Gli incidenti al volante? Gran parte causati dalla distrazione da smartphone. In base ai più recenti dati Istat, nel 2016 quelli imputabili alla guida distratta sono stati oltre 36mila, circa il 16 per cento del totale. Così il numero delle vittime sulle strade, che nel 2016 si era stabilizzato, nel 2017 è cresciuto del 2,7 per cento. «Se avessimo maggiore consapevolezza dei meccanismi che guidano i processi dell’attenzione sarebbe forse possibile prevenire questi decessi in modo più efficace», mi ha spiegato Carlo Umiltà, professore emerito di neuropsicologia all’Università di Padova e coautore insieme a Paolo Legrenzi di Una cosa alla volta. Le regole dell’attenzione (Il Mulino). Non solo, distrazioni eccessive hanno un impatto negativo sulle relazioni interpersonali: «Ricerche dimostrano che un sovrautilizzo di smartphone, in grado di ridurre le nostre capacità attentive, ha conseguenze sui rapporti faccia a faccia, sulla salute mentale e su quella fisica», commenta Larry Rosen, professore emerito di psicologia alla California State University (Usa).
Cervelli troppo “antichi”
Eppure la tendenza ad avere sempre la testa tra le nuvole e a vagare con la mente è ormai una costante per tutti e non dipende solo dagli smartphone. Quante volte ci capita di dirigerci verso il frigo, aprirlo e renderci conto che non ci ricordiamo più cosa stavamo cercando? Di questo fenomeno ha parlato anche Tom Stafford dell’Università di Sheffield, che in un articolo pubblicato sul portale della Bbc ha citato il cosiddetto “effetto soglia”: andiamo in un’altra stanza per fare qualcosa e quando arriviamo ci dimentichiamo di cosa siamo venuti a fare. Per Stafford queste dimenticanze temporanee, legate a un cambiamento di luogo fisico, rappresentano un ottimo punto di vista sul funzionamento del cervello. Sul tema lo stesso Rosen insieme a Adam Gazzaley è uscito recentemente in libreria con un saggio dal titolo Distracted mind. Cervelli antichi in un mondo ipertecnologizzato (Franco Angeli) in cui questa forma di dimenticanza è definita “interferenza su un obiettivo”: «Può essere generata sia dall’interno, presentandosi con pensieri nella propria mente, sia dall’esterno, attraverso stimoli sensoriali», scrivono. Ma perché la nostra mente è così facilmente distraibile? «Tutti i sistemi complessi sono vulnerabili alle interferenze, compreso il funzionamento dei nostri pc», proseguono gli autori. «Il cervello umano, innegabilmente il sistema più complesso dell’universo conosciuto, è dunque estremamente vulnerabile». Ma non è solo questa la ragione. Secondo gli studiosi, la distraibilità è una conseguenza evolutiva: le nostre capacità di controllare l’attenzione non si sono sviluppate tanto quanto le nostre funzioni cognitive. In altre parole, sappiamo fare molte più cose dei nostri progenitori, ma ancora non abbiamo imparato del tutto a concentrarci su una alla volta.

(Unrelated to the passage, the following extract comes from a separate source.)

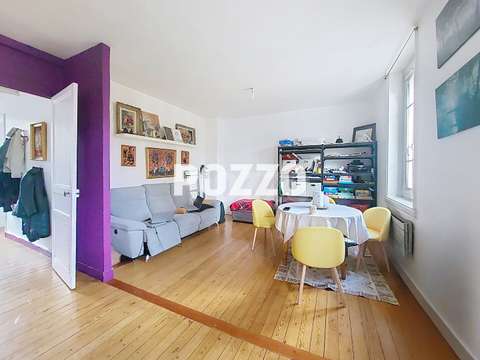 Location appartement 4 pièces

I distratti patologici, chi sono? Avete presente quel collega che finisce sempre col dimenticarsi gli appuntamenti e sbagliare i suoi compiti obbligando gli altri a rimediare? Secondo alcune ricerche la distrazione “patologica” potrebbero avere causa in una particolare conformazione del cervello. Ryota Kanai e i colleghi dello University College of London (Regno Unito) hanno rilevato, in una ricerca, volumi maggiori in alcune zone del cervello nelle persone più predisposte alla distrazione. «Anche se esistono differenze individuali nell’abilità individuale di distribuire le nostre risorse attentive», mi ha detto Carlo Umiltà, «una ragione certa non è nota».